Information given:

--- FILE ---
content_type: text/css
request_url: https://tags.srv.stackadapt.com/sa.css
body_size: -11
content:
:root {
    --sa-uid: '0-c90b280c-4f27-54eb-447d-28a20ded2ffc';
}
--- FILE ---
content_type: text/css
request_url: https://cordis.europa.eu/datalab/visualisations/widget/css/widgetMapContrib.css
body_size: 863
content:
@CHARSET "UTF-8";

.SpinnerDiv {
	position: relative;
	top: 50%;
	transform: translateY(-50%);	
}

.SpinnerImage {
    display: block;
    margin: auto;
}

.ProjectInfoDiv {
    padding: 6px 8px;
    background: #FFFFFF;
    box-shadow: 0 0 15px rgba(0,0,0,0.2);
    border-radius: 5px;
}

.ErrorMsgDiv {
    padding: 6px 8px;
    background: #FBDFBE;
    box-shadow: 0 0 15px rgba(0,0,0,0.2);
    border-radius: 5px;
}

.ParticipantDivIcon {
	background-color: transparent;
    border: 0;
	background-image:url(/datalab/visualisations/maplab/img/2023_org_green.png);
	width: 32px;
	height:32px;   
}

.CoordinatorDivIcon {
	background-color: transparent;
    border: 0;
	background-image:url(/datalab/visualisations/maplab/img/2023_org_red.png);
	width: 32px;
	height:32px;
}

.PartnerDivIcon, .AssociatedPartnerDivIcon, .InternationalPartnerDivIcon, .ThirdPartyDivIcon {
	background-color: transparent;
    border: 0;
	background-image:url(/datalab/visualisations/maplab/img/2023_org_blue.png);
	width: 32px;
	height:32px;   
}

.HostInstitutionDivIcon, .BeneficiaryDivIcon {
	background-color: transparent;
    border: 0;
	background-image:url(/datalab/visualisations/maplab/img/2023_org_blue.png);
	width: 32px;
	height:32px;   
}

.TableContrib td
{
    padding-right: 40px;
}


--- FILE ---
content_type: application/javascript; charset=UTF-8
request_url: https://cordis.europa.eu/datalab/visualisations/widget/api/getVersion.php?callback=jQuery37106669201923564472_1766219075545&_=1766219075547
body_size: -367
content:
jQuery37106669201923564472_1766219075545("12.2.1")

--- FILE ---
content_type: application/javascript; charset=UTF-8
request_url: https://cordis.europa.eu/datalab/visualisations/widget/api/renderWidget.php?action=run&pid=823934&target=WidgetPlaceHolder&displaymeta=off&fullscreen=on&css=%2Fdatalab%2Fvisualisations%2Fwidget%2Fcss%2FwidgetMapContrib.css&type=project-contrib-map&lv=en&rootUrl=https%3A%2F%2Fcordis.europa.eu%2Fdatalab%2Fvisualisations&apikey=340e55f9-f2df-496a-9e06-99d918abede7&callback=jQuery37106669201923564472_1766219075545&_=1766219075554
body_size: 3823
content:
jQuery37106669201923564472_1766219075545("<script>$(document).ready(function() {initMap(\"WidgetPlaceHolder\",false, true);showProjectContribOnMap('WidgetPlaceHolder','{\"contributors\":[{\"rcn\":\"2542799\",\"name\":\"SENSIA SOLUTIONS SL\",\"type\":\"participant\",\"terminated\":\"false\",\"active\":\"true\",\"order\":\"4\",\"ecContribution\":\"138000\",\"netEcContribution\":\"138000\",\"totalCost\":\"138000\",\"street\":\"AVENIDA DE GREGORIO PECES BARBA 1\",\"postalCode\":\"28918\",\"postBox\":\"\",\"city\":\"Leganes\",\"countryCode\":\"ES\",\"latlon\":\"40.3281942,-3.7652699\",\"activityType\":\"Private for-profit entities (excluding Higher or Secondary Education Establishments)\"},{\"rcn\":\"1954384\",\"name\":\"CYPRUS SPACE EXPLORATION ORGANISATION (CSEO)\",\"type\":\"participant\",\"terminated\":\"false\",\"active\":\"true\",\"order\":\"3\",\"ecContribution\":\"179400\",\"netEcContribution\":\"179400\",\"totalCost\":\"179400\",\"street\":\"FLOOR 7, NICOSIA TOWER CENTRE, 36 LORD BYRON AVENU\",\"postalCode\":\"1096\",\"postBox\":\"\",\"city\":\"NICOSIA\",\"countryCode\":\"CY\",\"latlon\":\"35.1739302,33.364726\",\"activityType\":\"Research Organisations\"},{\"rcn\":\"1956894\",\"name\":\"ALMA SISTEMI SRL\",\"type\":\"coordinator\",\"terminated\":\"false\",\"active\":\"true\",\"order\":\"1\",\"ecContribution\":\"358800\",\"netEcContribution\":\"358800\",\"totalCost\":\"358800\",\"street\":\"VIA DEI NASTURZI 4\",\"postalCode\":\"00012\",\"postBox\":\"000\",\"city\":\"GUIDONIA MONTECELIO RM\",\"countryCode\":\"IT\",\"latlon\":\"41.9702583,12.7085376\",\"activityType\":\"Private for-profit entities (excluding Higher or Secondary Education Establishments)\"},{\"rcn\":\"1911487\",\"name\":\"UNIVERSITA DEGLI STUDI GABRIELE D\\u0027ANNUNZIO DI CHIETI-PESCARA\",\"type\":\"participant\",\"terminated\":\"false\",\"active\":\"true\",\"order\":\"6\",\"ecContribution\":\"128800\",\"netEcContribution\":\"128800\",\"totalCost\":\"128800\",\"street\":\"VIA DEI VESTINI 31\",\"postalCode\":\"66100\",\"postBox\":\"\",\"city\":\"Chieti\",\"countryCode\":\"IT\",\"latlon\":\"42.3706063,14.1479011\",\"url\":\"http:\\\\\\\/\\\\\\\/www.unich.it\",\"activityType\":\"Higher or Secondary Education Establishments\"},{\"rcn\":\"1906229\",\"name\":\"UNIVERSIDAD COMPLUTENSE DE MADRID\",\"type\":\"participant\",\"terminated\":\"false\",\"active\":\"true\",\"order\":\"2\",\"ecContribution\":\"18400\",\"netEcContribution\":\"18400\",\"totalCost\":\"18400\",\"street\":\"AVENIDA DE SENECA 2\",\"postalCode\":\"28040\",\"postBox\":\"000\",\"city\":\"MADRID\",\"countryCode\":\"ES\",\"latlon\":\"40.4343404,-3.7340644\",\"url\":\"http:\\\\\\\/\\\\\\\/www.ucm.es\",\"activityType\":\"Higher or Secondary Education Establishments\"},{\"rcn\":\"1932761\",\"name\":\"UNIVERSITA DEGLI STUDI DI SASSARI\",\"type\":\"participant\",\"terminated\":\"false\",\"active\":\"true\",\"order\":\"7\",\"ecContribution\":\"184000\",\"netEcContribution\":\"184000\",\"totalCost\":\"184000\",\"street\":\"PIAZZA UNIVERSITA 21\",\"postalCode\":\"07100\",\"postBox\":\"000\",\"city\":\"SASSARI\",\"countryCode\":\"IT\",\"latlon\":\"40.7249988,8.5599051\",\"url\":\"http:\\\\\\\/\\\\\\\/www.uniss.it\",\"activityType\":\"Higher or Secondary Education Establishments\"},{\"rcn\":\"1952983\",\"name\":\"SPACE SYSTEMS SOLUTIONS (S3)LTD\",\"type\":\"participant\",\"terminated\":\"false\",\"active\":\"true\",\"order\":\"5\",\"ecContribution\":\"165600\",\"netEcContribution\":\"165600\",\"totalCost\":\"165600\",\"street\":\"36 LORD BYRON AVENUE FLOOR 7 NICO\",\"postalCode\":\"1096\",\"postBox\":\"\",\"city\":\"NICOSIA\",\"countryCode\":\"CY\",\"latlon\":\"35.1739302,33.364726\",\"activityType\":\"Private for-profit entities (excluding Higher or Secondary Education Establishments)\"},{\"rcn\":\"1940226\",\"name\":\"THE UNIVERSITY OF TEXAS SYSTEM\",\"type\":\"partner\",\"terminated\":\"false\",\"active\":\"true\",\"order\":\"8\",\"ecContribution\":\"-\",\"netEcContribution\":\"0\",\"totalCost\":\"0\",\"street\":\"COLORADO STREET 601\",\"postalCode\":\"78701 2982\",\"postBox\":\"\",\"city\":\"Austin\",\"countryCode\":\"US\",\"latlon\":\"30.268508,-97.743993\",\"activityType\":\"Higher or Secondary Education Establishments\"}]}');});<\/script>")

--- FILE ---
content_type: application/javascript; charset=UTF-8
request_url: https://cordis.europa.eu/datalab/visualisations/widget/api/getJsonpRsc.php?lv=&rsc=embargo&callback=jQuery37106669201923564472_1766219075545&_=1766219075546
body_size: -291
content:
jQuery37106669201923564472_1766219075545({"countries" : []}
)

What to work on:
Please return all lines in the material above that include the word "https".

Solution for this task:
request_url: https://tags.srv.stackadapt.com/sa.css
request_url: https://cordis.europa.eu/datalab/visualisations/widget/css/widgetMapContrib.css
request_url: https://cordis.europa.eu/datalab/visualisations/widget/api/getVersion.php?callback=jQuery37106669201923564472_1766219075545&_=1766219075547
request_url: https://cordis.europa.eu/datalab/visualisations/widget/api/renderWidget.php?action=run&pid=823934&target=WidgetPlaceHolder&displaymeta=off&fullscreen=on&css=%2Fdatalab%2Fvisualisations%2Fwidget%2Fcss%2FwidgetMapContrib.css&type=project-contrib-map&lv=en&rootUrl=https%3A%2F%2Fcordis.europa.eu%2Fdatalab%2Fvisualisations&apikey=340e55f9-f2df-496a-9e06-99d918abede7&callback=jQuery37106669201923564472_1766219075545&_=1766219075554
request_url: https://cordis.europa.eu/datalab/visualisations/widget/api/getJsonpRsc.php?lv=&rsc=embargo&callback=jQuery37106669201923564472_1766219075545&_=1766219075546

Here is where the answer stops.